Like my laughable goal of 90 writing days to finish a first draft! I did try NaNo this year, but it is honestly not for me. As I write, if changes pop up, I MUST go back and do edits because otherwise the changes aren’t ‘real.’ Don’t ask. So 30 days is out, and 6 months is not being ambitious enough. Therefore: 90 days it is. This is reasonable given how much I can actually write in a day (easily over 2000 words once I get a head of steam), but also reflects that I won’t be able to devote that much time to writing every day.
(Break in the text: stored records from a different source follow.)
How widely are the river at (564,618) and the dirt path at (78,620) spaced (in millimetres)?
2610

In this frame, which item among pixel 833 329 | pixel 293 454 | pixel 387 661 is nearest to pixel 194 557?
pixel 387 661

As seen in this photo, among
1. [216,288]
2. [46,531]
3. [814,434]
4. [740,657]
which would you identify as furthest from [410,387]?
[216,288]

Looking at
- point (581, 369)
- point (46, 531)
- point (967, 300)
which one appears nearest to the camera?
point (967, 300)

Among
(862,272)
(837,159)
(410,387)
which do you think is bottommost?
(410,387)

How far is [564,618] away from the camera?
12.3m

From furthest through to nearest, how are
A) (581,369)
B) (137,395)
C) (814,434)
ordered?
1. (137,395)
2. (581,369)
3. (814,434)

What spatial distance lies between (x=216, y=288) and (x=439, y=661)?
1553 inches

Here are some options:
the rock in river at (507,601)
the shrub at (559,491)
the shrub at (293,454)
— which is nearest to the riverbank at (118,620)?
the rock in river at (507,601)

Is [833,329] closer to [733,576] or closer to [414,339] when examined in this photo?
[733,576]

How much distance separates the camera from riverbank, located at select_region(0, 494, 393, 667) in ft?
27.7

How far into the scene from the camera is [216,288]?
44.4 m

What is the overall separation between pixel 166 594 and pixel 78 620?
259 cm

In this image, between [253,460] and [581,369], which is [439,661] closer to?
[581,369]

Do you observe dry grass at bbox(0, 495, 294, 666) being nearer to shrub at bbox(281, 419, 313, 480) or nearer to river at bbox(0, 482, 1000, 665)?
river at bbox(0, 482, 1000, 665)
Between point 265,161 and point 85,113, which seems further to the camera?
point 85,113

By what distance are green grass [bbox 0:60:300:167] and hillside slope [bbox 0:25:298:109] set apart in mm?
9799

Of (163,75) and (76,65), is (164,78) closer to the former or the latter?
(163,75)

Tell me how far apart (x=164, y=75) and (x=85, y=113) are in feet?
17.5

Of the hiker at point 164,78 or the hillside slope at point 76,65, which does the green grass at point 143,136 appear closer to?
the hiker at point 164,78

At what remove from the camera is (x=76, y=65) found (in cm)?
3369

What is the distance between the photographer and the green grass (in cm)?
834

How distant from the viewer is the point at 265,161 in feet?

Timelines should be achievable, yet challenging enough that you are motivated to meet them. However, something I should mention is that I recognize that this process is flexible. It must be. If new steps come up, I’ll add them to the plan. If timelines need serious readjustment, I won’t bemoan not being able to meet them. I’m human (still), and therefore need to give myself some room to be fallible.

Step Three: Just Do It

Nike stole their name from a goddess, so I don’t mind co-opting their slogan for my personal motivation.

There are actually two phases to Just Do It.

Phase one involves deciding every day to work on at least three items from my list. Three might seem ambitious, but since one item is a Tiny Treat, they don’t (read: shouldn’t) take up much time. And I can only credit myself with one of these per day,, so extra time spent on Tiny Treats doesn’t count as ‘real work.’

Which means the real focus is that I must make meaningful progress on at least two Big Ticket items per work day.

Phase two involves actually doing the damn work. I’m going to hold myself accountable and keep track. How? No candy or adult beverages if I don’t meet my goals for the day. Either I will become insanely productive or I’ll drop 10 pounds in record time. It’s a win-win.

Big Ideas, Small Changes

I’m going to keep logging my big ideas, and keep working on getting them out into the world. Hopefully, with these small changes, I will be that much closer to making my big plans a reality.

How about you? Are you a big ideas person? Has it helped or hindered you?

Any tips you’d like to share will be most gratefully received.